Predictions of gas shortfalls or gluts normally miss the mark for various reasons. That is all part of the fun with energy. One case in point is the slew of import terminals that were built in northwest Europe in the noughties and then left mostly idle for years. They were rebranded as ‘insurance policies’ while industrial decline and renewable energy hit gas demand. The expected LNG went to higher-paying markets elsewhere, leaving Russia and Norway to fill the void. Another case in point is the technological miracle of US shale gas output.
From 2014 through 2017, LNG buyers had increasingly been looking to sign shorter, smaller and more flexible contracts, foreseeing an era of oversupply. Shell warned in its 2018 LNG Outlook that this mismatch between suppliers' and buyers' needs would have to be resolved to enable developers to go ahead with new projects and so avoid the expected shortfall in the middle of the next decade.

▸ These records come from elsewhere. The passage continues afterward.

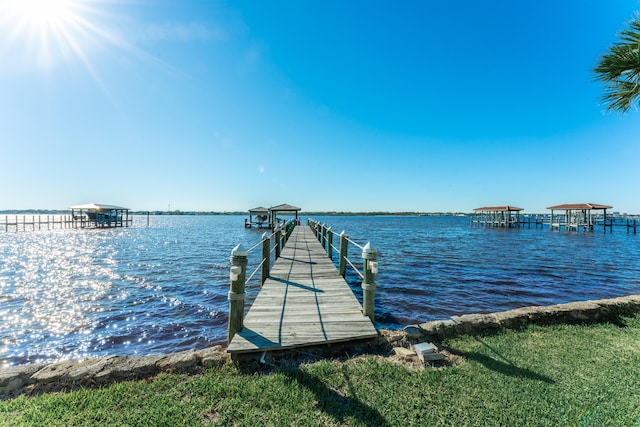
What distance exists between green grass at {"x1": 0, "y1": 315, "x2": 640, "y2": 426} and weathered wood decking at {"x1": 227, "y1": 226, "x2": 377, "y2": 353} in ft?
1.30

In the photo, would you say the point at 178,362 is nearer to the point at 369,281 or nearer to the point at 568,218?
the point at 369,281

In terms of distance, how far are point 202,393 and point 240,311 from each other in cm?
122

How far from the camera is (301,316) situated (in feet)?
15.5

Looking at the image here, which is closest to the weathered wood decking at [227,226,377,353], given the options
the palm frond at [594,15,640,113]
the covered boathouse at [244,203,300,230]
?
the palm frond at [594,15,640,113]

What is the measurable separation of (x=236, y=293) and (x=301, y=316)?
1291 millimetres

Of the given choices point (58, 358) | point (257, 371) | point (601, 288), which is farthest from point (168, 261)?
point (601, 288)

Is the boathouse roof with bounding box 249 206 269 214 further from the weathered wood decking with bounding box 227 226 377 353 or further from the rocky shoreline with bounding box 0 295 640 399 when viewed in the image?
the rocky shoreline with bounding box 0 295 640 399

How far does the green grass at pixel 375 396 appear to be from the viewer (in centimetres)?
258

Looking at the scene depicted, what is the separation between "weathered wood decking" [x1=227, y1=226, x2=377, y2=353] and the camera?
388 centimetres

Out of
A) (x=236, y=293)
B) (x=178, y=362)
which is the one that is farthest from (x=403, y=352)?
(x=178, y=362)

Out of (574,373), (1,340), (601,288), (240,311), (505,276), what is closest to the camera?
(574,373)

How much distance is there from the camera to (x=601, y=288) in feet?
33.1

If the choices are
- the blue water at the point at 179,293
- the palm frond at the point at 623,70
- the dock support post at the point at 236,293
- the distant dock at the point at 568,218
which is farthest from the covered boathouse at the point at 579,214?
the dock support post at the point at 236,293

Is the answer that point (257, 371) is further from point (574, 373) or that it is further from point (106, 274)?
point (106, 274)
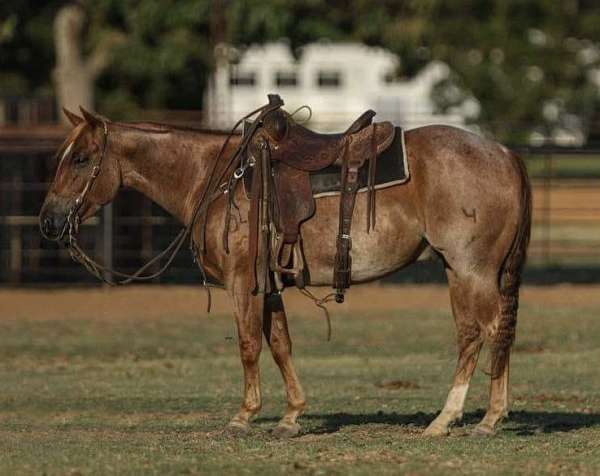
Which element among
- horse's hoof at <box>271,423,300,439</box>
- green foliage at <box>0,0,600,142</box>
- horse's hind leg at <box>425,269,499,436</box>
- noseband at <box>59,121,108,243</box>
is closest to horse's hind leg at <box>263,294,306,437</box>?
horse's hoof at <box>271,423,300,439</box>

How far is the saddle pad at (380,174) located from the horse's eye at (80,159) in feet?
5.29

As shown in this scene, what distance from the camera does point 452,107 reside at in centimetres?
5478

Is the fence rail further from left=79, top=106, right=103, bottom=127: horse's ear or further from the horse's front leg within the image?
the horse's front leg

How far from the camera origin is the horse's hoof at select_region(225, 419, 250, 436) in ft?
35.9

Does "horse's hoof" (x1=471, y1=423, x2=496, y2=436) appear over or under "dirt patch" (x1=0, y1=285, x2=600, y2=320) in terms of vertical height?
over

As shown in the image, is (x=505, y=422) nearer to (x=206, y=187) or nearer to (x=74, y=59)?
(x=206, y=187)

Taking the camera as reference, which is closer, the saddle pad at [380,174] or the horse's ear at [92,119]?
the saddle pad at [380,174]

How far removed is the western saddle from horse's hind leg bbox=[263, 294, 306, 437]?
26cm

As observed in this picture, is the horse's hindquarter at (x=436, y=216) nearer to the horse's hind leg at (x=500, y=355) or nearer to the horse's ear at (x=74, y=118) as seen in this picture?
the horse's hind leg at (x=500, y=355)

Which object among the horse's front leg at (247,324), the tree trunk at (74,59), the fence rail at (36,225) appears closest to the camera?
the horse's front leg at (247,324)

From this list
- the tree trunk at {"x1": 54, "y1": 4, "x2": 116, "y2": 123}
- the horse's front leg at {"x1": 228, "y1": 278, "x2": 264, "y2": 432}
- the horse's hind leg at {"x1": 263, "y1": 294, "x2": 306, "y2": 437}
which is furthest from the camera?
the tree trunk at {"x1": 54, "y1": 4, "x2": 116, "y2": 123}

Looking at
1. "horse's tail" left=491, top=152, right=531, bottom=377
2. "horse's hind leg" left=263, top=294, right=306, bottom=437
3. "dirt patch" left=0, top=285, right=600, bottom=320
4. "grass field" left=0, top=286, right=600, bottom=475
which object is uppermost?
"horse's tail" left=491, top=152, right=531, bottom=377

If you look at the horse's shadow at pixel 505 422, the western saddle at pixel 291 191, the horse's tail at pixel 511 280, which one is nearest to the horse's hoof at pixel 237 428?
the horse's shadow at pixel 505 422

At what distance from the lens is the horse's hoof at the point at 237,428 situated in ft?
35.9
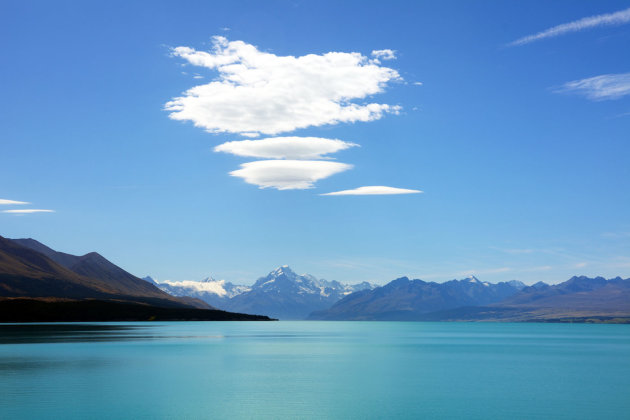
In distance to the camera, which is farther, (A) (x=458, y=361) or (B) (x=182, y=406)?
(A) (x=458, y=361)

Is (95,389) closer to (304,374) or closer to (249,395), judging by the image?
(249,395)

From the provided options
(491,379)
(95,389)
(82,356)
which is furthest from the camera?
(82,356)

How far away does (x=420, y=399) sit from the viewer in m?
58.8

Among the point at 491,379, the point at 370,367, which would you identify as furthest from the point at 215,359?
the point at 491,379

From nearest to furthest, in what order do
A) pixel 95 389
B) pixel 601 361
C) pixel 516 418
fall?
pixel 516 418 → pixel 95 389 → pixel 601 361

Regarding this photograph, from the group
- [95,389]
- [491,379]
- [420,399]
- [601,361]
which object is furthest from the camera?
[601,361]

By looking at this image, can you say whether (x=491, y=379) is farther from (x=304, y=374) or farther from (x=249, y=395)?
(x=249, y=395)

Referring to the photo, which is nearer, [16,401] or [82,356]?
[16,401]

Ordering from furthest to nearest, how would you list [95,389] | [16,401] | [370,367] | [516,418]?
[370,367], [95,389], [16,401], [516,418]

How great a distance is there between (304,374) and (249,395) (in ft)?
69.1

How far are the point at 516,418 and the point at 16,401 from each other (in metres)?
43.2

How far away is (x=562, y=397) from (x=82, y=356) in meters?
79.4

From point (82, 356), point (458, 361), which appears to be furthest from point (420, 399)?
point (82, 356)

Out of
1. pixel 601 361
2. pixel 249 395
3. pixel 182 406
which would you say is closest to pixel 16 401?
pixel 182 406
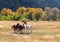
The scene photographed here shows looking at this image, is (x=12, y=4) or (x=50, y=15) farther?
→ (x=12, y=4)

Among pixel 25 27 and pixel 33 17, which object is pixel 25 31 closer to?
pixel 25 27

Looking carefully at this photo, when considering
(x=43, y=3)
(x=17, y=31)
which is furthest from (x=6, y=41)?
(x=43, y=3)

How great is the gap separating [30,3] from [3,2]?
64.5 ft

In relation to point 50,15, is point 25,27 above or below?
above

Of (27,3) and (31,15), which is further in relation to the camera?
(27,3)

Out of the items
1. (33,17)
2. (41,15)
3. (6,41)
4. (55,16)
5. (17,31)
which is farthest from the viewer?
(55,16)

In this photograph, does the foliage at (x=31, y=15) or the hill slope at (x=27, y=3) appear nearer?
the foliage at (x=31, y=15)

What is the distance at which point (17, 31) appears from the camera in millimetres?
27938

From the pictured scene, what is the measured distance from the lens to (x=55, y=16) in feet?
329

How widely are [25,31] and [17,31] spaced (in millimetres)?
1693

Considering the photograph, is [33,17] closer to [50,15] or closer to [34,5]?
[50,15]

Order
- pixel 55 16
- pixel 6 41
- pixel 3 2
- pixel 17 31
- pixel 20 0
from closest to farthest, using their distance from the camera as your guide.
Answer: pixel 6 41
pixel 17 31
pixel 55 16
pixel 3 2
pixel 20 0

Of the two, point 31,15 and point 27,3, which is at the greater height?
point 31,15

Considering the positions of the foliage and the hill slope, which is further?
the hill slope
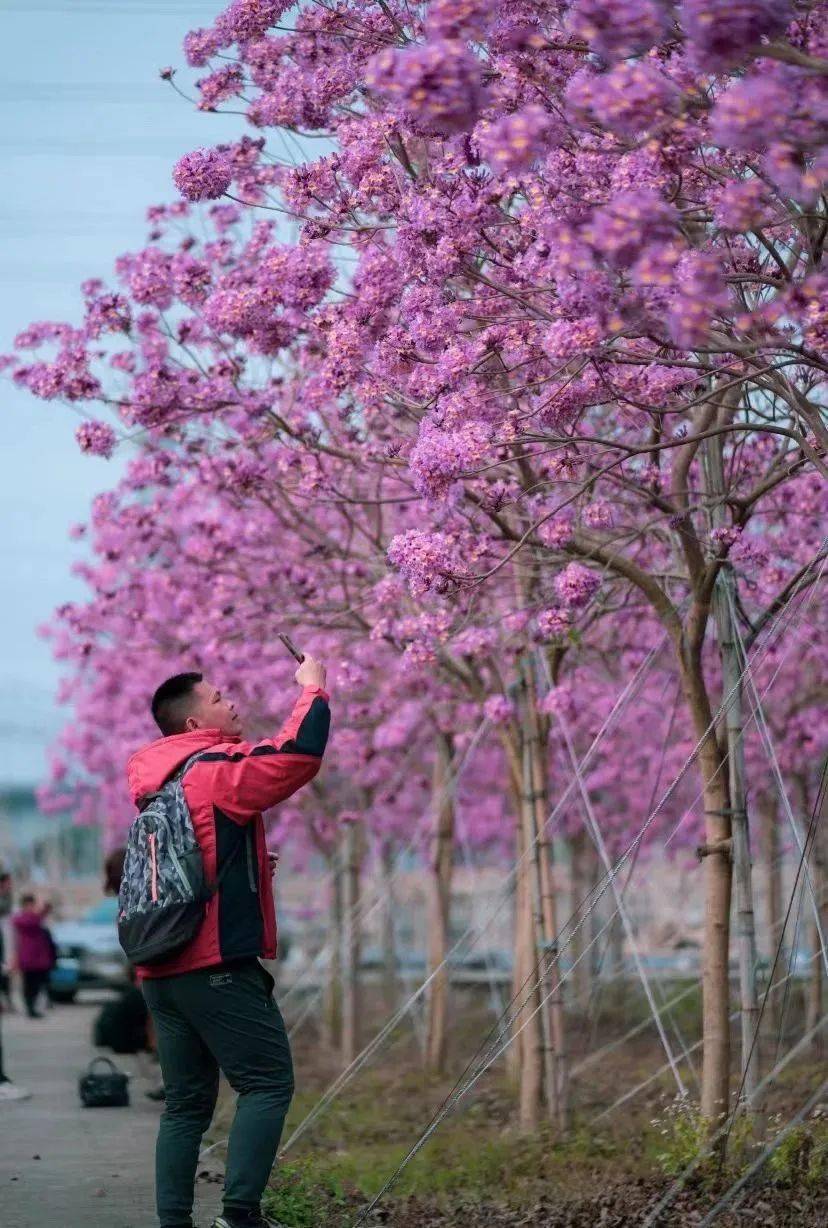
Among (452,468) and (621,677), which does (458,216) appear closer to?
(452,468)

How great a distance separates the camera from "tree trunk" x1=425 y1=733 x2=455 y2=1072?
16203 millimetres

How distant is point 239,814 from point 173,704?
0.62m

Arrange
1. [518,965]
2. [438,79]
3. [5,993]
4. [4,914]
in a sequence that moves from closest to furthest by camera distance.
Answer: [438,79] < [518,965] < [4,914] < [5,993]

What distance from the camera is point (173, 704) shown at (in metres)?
6.28

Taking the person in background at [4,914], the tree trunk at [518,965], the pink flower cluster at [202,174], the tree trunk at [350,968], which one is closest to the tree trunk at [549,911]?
the tree trunk at [518,965]

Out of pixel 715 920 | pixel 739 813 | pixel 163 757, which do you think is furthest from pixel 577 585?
pixel 163 757

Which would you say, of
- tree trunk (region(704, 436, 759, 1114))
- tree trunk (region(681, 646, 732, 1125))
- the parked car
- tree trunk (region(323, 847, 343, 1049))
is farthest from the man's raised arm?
the parked car

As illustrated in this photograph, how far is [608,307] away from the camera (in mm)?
5719

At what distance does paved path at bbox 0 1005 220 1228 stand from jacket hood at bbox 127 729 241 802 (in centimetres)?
180

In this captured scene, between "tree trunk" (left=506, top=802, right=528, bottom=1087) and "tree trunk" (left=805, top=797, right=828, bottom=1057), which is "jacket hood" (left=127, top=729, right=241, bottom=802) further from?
"tree trunk" (left=506, top=802, right=528, bottom=1087)

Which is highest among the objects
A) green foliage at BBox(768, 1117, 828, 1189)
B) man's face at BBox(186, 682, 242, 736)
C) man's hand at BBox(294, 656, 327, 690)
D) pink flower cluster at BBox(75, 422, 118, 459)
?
pink flower cluster at BBox(75, 422, 118, 459)

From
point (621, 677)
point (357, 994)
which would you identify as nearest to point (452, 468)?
point (621, 677)

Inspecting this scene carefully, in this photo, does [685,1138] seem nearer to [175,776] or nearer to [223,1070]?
[223,1070]

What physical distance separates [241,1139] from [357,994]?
13.8m
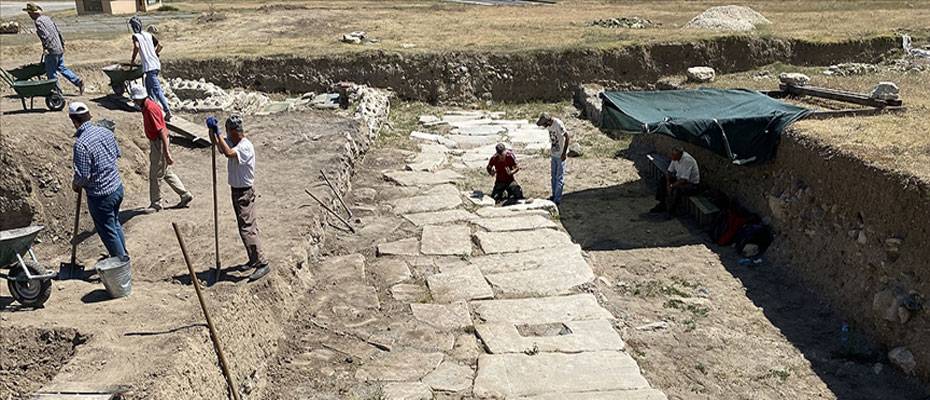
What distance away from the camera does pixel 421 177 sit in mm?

And last year that warning was heeded with a slew of long-term contracts, some of which involved US terminals seeking offtakers. Venture Global is already very close to announcing a final investment decision for its 10mn mt/yr Calcasieu Pass terminal, having sold out capacity. It said mid-February that, with federal regulatory approvals in hand, it planned to start construction work “immediately”. On closer inspection however, the company is still waiting for US energy department approval to sell LNG to non-Free Trade Agreement countries before it takes FID.
On a larger scale, Qatar is expected to add a series of mega-trains to its plant, possibly with a partner to help out with the marketing. Although not yet at FID stage, this represents 23mn mt/yr capacity. Similarly, Novatek has informally at least taken FID on the 19.5mn mt/yr Arctic LNG-2 project; it has also talked of plans to build several similarly-sized further trains, and shareholder and partner Total has backed this plan.
Both these projects are politically driven: while also possibly making good commercial sense as the feedstock costs are so low, not much can stop them if Doha or Moscow will them into being. Between them they could bring 60mn mt/yr. Then too there is Saudi Aramco’s bid to become a major gas player, and in Russia, Rosneft’s ambitions also extend to LNG, although pipeline exports to Europe might prove easier to arrange, physically if no politically, given the spare capacity coming up in the Ukraine system. It expects its gas production to rise from 70bn m³/yr today to over 100bn m³/yr by 2022. It is also a shareholder in the Egyptian Zohr field, some of which output may be liquefied.